When we refer to the "time scale" of an event, we are usually refering to its lifetime.
lifetimes_1 = analyzer.lifetime_segments[state_1]
lifetimes_2 = analyzer.lifetime_segments[state_2]
plt.plot(dfg_angle(trajectory), 'k')
plot_segments(lifetimes_1, trajectory, dfg_angle, 'ro')
plot_segments(lifetimes_2, trajectory, dfg_angle, 'bo')

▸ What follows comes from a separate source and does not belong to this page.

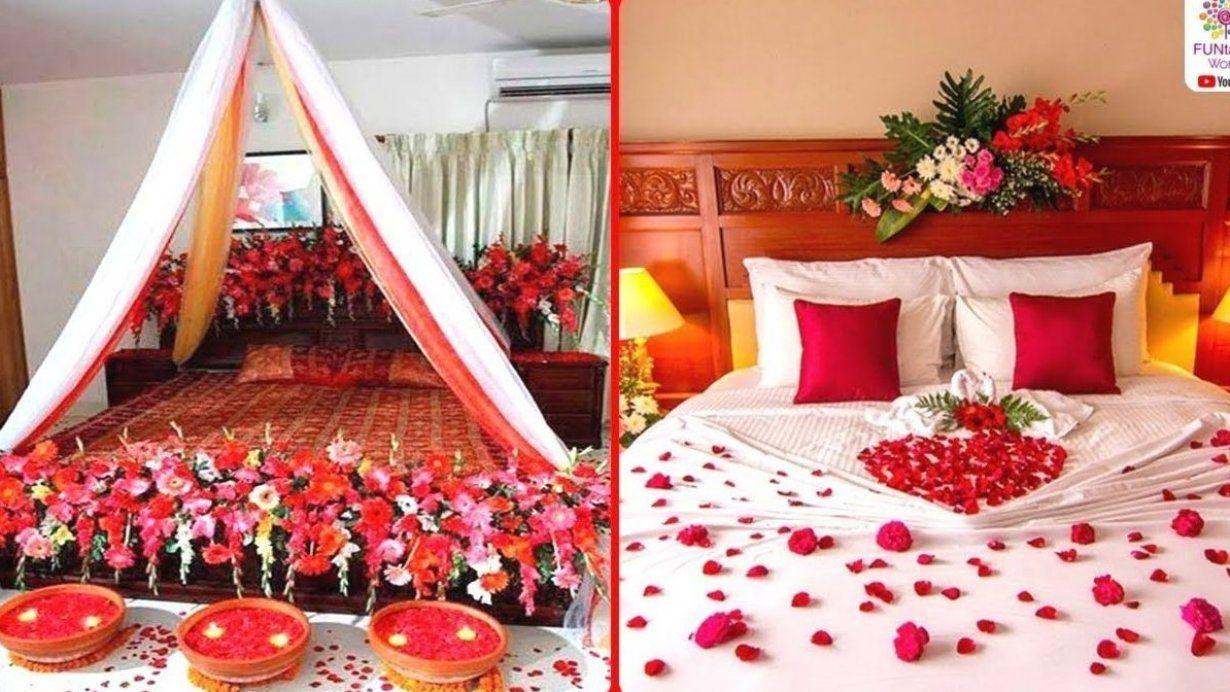 Romantic Wedding Marriage Room Decoration Ideas Bridal Decorationmariage Decorationmariagechampetre De In 2020 New Bedroom Design Room Decor Wedding Bedroom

print(lifetimes_1.n_frames)
[40]
print(lifetimes_2.n_frames)
[ 169 2891]
One of the main ideas of path sampling is that, instead of running for the entire lifetime of a state in order to see a transition, we focus on what happens while the trajectory is in the no-man's land during the transition from one state to the other. Since this transition duration is usually orders of magnitude shorter than the lifetime, we can sample many transition events for much less computational cost. This effective increases the timescale accessible to simulation.
One of the important quantities for path sampling is therefore the transition duration. Ideally, the number of frames in the average transition is at least 50 or so. An average transition duration of 1000 or more might suggest that saving frames less frequently would be good way to save disk space.
This data comes from Folding@Home, and the frames are saved infrequently. Still, a committor analysis can be used on one of the transition frames in order to generate an initial path for path sampling.
transitions_1_to_2 = analyzer.transition_segments[(state_1, state_2)]
transitions_2_to_1 = analyzer.transition_segments[(state_2, state_1)]
plt.plot(dfg_angle(trajectory), 'k')
plot_segments(transitions_1_to_2, trajectory, dfg_angle, 'mo')
plot_segments(transitions_2_to_1, trajectory, dfg_angle, 'yo')
print("Transition duration:", transitions_1_to_2.n_frames, transitions_2_to_1.n_frames)
Transition duration: [4 5] [7 0]
Note that the second transition from 2 to 1 doesn't have any frames in the no-man's land!
Another quantity of interest in path sampling (especially TIS) is the flux out of a state and through an interface. This is defined by calculating the lifetime in the state and the lifetime outside the interface. The reciprocal of the sum of these is the flux. For more, see van Erp, PRL 98 268301 (2007).
If no interface is specified, the interface is treated as identical to the state. Another example will show how to use an interface explicitly.
# must set dt to calculate flux; here it in units of "frames"
analyzer.dt = 1.0
print(analyzer.flux(trajectory, state_2))
0.095279779905
If we want to see the details of the frames inside the interface and outside the interface, the analyze_flux
method returns a dictionary with keys 'in'
and 'out'
, connecting respectively to the inside and outside segements.
flux_dict = analyzer.analyze_flux(trajectory, state_2)
flux_in_2 = flux_dict['in']
flux_out_2 = flux_dict['out']
plt.plot(dfg_angle(trajectory), 'k')
plot_segments(flux_in_2, trajectory, dfg_angle, 'bo')
plot_segments(flux_out_2, trajectory, dfg_angle, 'co')
Note that the flux includes contributions in both positive and negative directions -- any time the trajectory leaves the state (and therefore the interface), it contributes.